CASE STUDY

Engage Company Leadership about Impact of Health IT

Problem:

A mid-sized biopharma created a new Health IT center of excellence (CoE) to better monitor, understand and coordinate responses to the evolving HIT landscape, including vendors, partnerships, technologies, regulations and industry practices. However, most of the senior leadership team was unfamiliar with the basics of health IT and its growing impact on the biopharma industry and its customers, and were unsure of how their functional areas should engage with and take advantage of the new CoE’s expertise.

Approach:

The CoE leader engaged Health Accelerators to develop an internal communications strategy and plan to increase awareness of the CoE’s expertise, scope and value among key stakeholders within the company, and create a ‘burning platform’ to underscore the urgency of mitigating health IT’s impact on the company and its most important customers.

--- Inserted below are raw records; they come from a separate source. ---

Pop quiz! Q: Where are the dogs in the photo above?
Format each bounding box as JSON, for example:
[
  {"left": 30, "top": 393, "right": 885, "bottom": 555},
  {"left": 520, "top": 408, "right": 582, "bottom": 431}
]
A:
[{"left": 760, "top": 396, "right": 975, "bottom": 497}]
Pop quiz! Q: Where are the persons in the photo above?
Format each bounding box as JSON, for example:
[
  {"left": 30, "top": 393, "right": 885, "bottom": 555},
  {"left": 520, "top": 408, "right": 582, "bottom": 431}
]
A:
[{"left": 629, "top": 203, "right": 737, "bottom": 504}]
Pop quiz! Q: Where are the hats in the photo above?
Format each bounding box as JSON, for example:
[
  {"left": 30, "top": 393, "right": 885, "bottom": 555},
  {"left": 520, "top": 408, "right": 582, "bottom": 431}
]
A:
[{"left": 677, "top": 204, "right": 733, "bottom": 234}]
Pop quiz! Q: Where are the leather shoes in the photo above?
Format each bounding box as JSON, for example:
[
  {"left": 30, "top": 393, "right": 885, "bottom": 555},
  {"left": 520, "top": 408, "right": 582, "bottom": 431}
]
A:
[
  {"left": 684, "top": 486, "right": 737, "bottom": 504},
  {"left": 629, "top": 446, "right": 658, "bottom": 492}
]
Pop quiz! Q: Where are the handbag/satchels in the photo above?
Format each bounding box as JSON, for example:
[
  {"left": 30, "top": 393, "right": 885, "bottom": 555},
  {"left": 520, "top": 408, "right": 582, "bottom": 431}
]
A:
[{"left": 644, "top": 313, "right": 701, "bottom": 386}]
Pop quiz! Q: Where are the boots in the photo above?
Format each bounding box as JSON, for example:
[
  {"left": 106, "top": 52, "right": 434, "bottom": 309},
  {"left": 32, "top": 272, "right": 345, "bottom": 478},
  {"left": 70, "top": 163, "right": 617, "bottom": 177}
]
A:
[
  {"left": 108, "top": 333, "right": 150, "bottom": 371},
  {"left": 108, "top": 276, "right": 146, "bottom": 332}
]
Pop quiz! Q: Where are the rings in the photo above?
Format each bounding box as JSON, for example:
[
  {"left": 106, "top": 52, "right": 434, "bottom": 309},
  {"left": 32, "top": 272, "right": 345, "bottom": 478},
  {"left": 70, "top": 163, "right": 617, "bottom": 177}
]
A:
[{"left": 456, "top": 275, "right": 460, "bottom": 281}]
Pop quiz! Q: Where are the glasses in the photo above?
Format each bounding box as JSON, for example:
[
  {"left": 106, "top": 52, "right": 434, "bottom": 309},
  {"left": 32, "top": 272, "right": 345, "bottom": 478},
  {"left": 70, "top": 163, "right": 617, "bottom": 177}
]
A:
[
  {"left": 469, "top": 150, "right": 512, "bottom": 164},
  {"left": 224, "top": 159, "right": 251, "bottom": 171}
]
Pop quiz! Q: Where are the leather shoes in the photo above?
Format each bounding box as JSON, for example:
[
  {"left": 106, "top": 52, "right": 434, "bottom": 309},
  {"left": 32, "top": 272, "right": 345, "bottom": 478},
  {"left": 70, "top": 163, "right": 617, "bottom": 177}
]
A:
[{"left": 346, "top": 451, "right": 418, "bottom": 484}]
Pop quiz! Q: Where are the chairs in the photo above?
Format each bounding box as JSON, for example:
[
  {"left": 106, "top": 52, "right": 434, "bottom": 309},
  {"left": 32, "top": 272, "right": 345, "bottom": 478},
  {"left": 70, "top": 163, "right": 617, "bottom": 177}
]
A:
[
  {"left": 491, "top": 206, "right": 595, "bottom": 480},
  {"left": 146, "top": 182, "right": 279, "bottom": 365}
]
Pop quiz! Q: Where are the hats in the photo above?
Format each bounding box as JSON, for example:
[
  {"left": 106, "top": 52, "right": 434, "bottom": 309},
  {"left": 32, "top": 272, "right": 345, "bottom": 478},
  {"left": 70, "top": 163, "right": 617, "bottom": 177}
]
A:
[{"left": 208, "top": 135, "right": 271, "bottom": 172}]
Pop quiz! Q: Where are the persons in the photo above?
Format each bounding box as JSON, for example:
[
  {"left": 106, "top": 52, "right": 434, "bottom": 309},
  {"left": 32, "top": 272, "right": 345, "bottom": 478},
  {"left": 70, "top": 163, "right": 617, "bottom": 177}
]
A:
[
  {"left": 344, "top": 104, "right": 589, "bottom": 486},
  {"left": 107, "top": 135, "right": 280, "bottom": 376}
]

Health Accelerators began by conducting interviews with the leaders of key functions in the organization, including Marketing, Sales and Managed Health Systems. We synthesized their perspectives about key business challenges, and demonstrated how many of these challenges were directly or indirectly connected to health IT. Using the company’s preferred approach we then developed an organizational communications and change management strategy, key messages, internal branding, and program roadmap that included town hall meetings, explainer videos, presentations, position papers, articles, interviews and case studies that the CoE used to engage employees, executives and brand leadership about the opportunities and risks of health IT.

Results:

Similar to the rise of Managed Care, the Internet and Accountable Care Organizations (ACOs) in previous decades, health IT was both very important and very misunderstood by the leadership of this biopharma company. We partnered closely with CoE staff to systematically and quickly create awareness, modular education and a clear path for action for executives, brand teams and healthcare organization (HCO) account directors. We stripped out the health IT jargon and reframed opportunities and challenges in a language that the audience already understood.